Supplied information:

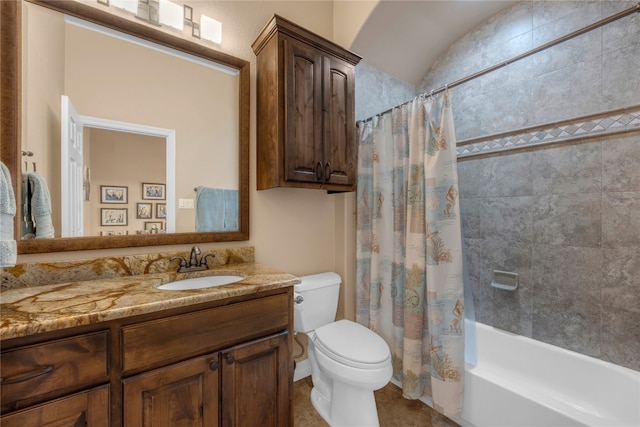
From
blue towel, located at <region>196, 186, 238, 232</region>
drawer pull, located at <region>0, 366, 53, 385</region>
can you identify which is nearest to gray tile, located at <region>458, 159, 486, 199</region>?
blue towel, located at <region>196, 186, 238, 232</region>

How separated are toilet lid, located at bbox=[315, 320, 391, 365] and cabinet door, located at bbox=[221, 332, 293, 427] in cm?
27

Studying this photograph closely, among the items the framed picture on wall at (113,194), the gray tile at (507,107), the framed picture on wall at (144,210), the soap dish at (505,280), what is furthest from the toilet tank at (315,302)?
the gray tile at (507,107)

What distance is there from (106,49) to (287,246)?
139 centimetres

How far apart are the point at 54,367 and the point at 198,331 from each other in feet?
1.25

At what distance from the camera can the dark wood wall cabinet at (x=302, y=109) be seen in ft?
4.72

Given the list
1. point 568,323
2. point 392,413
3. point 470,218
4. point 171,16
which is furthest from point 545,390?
point 171,16

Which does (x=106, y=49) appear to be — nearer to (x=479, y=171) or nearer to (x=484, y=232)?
(x=479, y=171)

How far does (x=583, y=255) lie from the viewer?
1547mm

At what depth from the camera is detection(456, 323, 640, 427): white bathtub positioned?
1.18 meters

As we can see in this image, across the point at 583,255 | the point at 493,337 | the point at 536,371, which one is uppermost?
the point at 583,255

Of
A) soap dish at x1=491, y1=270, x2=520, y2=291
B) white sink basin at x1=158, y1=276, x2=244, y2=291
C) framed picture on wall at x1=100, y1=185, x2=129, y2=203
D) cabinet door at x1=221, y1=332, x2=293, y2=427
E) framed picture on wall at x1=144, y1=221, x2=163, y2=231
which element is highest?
framed picture on wall at x1=100, y1=185, x2=129, y2=203

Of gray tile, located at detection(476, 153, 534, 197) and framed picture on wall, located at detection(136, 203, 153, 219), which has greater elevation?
gray tile, located at detection(476, 153, 534, 197)

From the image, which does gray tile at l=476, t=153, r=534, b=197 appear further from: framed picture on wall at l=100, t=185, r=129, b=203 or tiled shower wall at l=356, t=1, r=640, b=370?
framed picture on wall at l=100, t=185, r=129, b=203

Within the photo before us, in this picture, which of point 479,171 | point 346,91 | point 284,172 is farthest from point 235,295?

What is being asked: Please write out all of the lines above word for word, leaving out the pictures.

Response to the exercise:
From
blue towel, located at <region>196, 186, 238, 232</region>
drawer pull, located at <region>0, 366, 53, 385</region>
can you identify which is nearest to gray tile, located at <region>458, 159, 486, 199</region>?
blue towel, located at <region>196, 186, 238, 232</region>

How separated are toilet lid, located at bbox=[315, 320, 391, 365] and cabinet door, located at bbox=[221, 332, 293, 427] in cm?
27

Studying this photograph closely, among the items the framed picture on wall at (113,194), the gray tile at (507,107), the framed picture on wall at (144,210), the soap dish at (505,280), what is furthest from the toilet tank at (315,302)?
the gray tile at (507,107)

What distance is there from (106,49) to (287,246)?
139 centimetres

How far apart are the point at 54,367 and the point at 198,331 from each other in feet?
1.25

At what distance from the camera can the dark wood wall cabinet at (x=302, y=109) be seen in ft?
4.72

Given the list
1. point 568,323
2. point 392,413
3. point 470,218
4. point 171,16
which is furthest from point 545,390?
point 171,16

Which does (x=106, y=49) appear to be — nearer to (x=479, y=171) or nearer to (x=484, y=232)?
(x=479, y=171)

How far does (x=583, y=255) lie from the viewer?
1547mm

At what depth from the camera is detection(456, 323, 640, 427): white bathtub positioned?
1.18 meters

As we can see in this image, across the point at 583,255 | the point at 493,337 | the point at 536,371, which one is uppermost?
the point at 583,255

Of
A) soap dish at x1=491, y1=270, x2=520, y2=291
B) white sink basin at x1=158, y1=276, x2=244, y2=291
C) framed picture on wall at x1=100, y1=185, x2=129, y2=203
D) cabinet door at x1=221, y1=332, x2=293, y2=427
E) framed picture on wall at x1=144, y1=221, x2=163, y2=231
which element is highest?
framed picture on wall at x1=100, y1=185, x2=129, y2=203

Of gray tile, located at detection(476, 153, 534, 197) and framed picture on wall, located at detection(136, 203, 153, 219), which has greater elevation?
gray tile, located at detection(476, 153, 534, 197)

From the image, which does gray tile at l=476, t=153, r=534, b=197 appear further from: framed picture on wall at l=100, t=185, r=129, b=203 or tiled shower wall at l=356, t=1, r=640, b=370?
framed picture on wall at l=100, t=185, r=129, b=203

Within the photo before us, in this picture, which of point 479,171 | point 346,91 | point 284,172 is farthest from point 235,295?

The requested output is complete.